The tragic death of 13-year-old Megan Meier is the case that really woke up the public’s awareness to the issue of cyberbullying. Megan was just 13-years-old when she hung herself in her closet after a brutal online exchange with somebody she thought she was in love with.
It started when a former friend of Megan’s created a fake profile for a boy named “Josh” and began to contact Megan. Over the course of many weeks they chatted online and got to know each other, to the point that Megan came to believe she was in love with this boy. With Megan on the hook, it was time to spring the trap. So in October of 2006, seemingly out of the blue, “Josh” turned on Megan and emotionally assaulted her, talking about how horrible she was, that he had never actually liked her, and how the world would be so much better off without her. Megan, it appears, took this advice to heart.
What made this case even more unique was the revelation that Lori Drew, the 49-year-old mother of the other girl, apparently participated in this cyberbullying and actively helped her daughter carry on the ruse. She was eventually indicted by a federal grand jury on a charge of conspiracy and three counts of a computer crime and accessing protected computers without authorization to obtain information used to inflict emotional distress. (Welch, 2008)

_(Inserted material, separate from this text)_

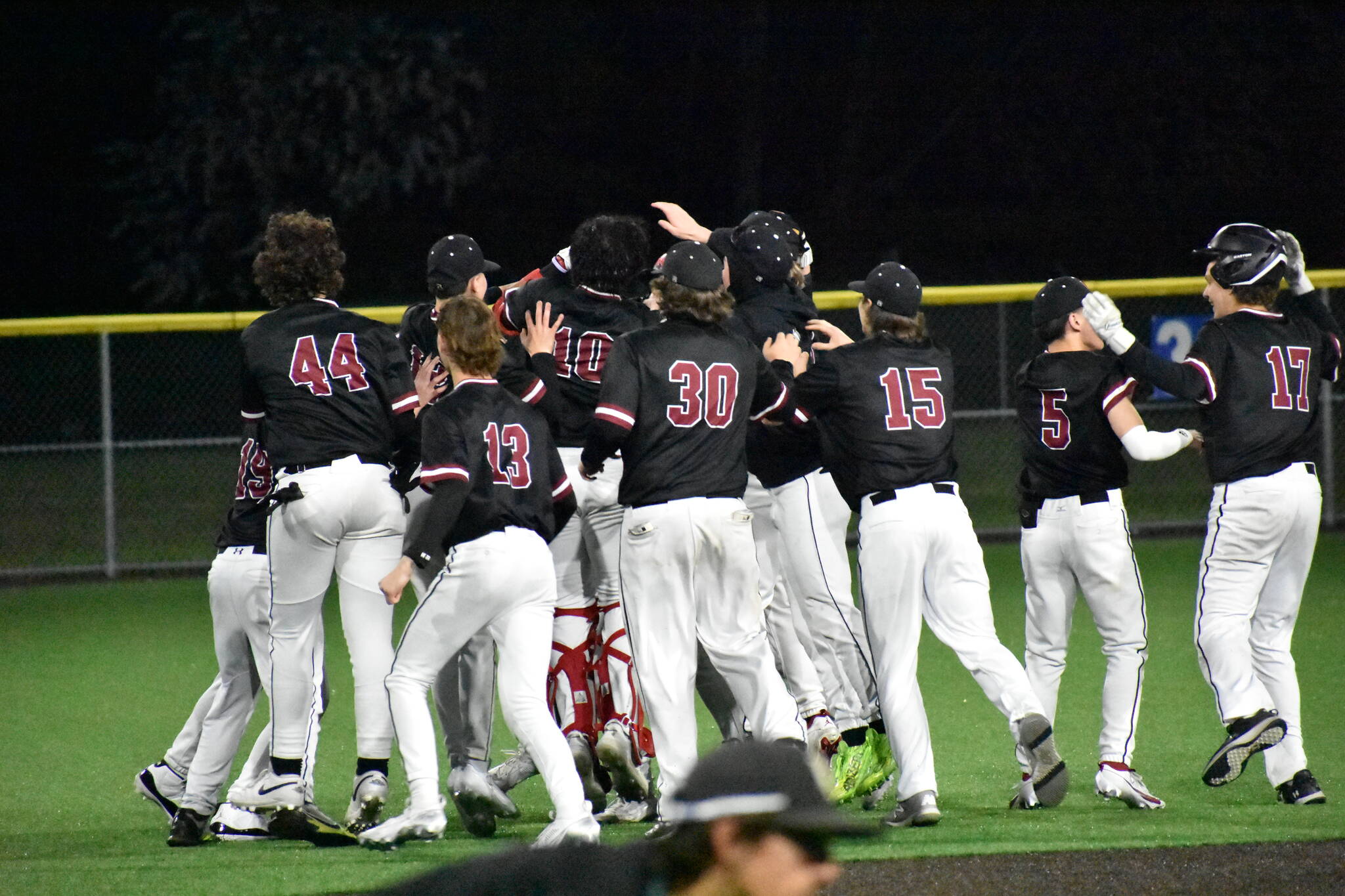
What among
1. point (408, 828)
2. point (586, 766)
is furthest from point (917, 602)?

“It’s clearly a tragic case,” said U.S. attorney Thomas O’Brien. “We think Ms. Drew’s actions resulted in the death of a child. …Any adult who uses the Internet or a social gathering website to bully or harass another person, particularly a young teenage girl, needs to realize that their actions can have serious consequences.” (ibid) The case would eventually be resolved without Ms. Drew doing any significant jail time, an outcome that infuriated many anti-bullying advocates. (We feel it was probably the proper one – as atrocious as this mother’s actions may seem in hindsight, I doubt either she nor her daughter ever dreamed that their actions might bring such severe consequences. Destroying two more lives out of vengeance wouldn’t have done a thing to make the world a better place. Like all perpetrators of bullying, they’ll have to reconcile with their conscience sooner or later.)
We do hope that this case illustrates just how easily a prank can go wrong, and that it also serves as an example of how bullying may not seem like bullying at the time, even to adults. The parties involved were former friends who had fallen out of favor with one another. There were hurt feelings all around. The child and adult on the other end of the computer believed they were merely ‘getting back’ at Megan for some perceived injustice she had directed towards the woman’s daughter. Therein lies the trickiness of bullying behavior: it frequently seems justified at the time.